You might have heard of the so-called “10,000 Hour Rule”, according to which an individual must undertake at least 10,000 hours of “deliberate practice” in an activity in order to become an expert – or to become “world class”, whatever that currently means – in that activity.
The writer Malcolm Gladwell first promulgated this rule back in 2008. He looked at elite performances in a range of fields and came to the conclusion that 10,000 hours of practice was a remarkably consistent benchmark for those who were among the elite at what they did.
This was sort of echoed by Andrew Denton, who spoke at the closing of the FPA Congress in Adelaide last year, when he said the thing that he believes separates the very best from the rest is, first, extraordinary innate talent, and second, a willingness to work much, much (much!) harder than the next person.
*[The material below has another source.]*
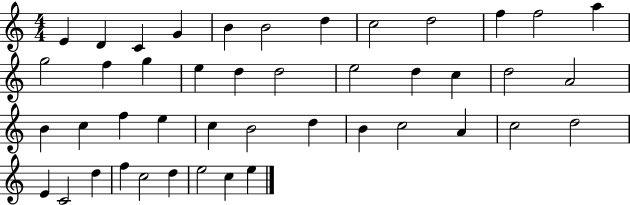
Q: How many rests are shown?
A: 0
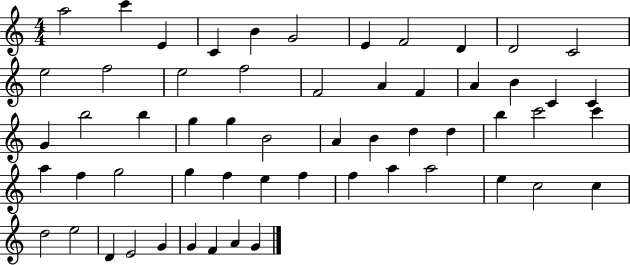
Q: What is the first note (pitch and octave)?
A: A5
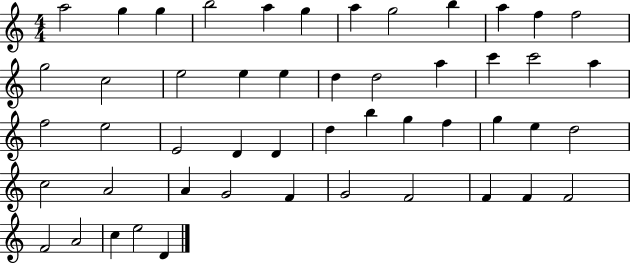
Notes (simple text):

Unsurprisingly, the 10,000 Hour Rule has been gleefully misinterpreted by the mediocre among us. It’s now taken to mean that anyone who practises anything for long enough – in fact, for at least 10,000 hours – will become very, very good at it, and it explains why teenage boys are, on average, experts at masturbating.
Deliberate practice
But “deliberate practice” is a key term in this context. It means not just mindless repetition; it’s the kind of practice that deliberately and regularly pushes the practitioner to the limits of his or her abilities, thus inexorably expanding those abilities (that’s where the teenage boy example collapses).
But I recently, and perhaps belatedly, came across a 2014 Princeton University study that made me think again. Called Deliberate Practice and Performance in Music, Games, Sports, Education, and Professions – A Meta-Analysis, it analyses the impact of deliberate practice across a range of different domains.
And its authors conclude, roughly, that deliberate practice explains about 26 per cent of the variance in performance for games, 21 per cent for music, 18 per cent for sports, 4 per cent for education, and less than 1 per cent for professions.
The authors conclude that deliberate practice is “important, but not as important as has been argued”. Or at least, it’s not as important as might be thought in all areas. In a profession, for example, it apparently counts for very little and is “not statistically significant”, the authors say.
Slightly unobtainable?
It occurs to me that it’s also slightly unobtainable in a professional context – in financial planning, anyway. After you’ve done your university degree and your Certified Financial Planner studies, which will take between five and six years, very roughly, you reach a certain level of expertise. Development from that point comes not through the work you do every day but more so through continuing professional development (CPD).
And at the minimum rate of CPD prescribed by the FPA – that is, 120 hours over a three-year period – it would take about 250 years to rack up 10,000 hours.
And it would also mean sitting through 250 FPA congresses.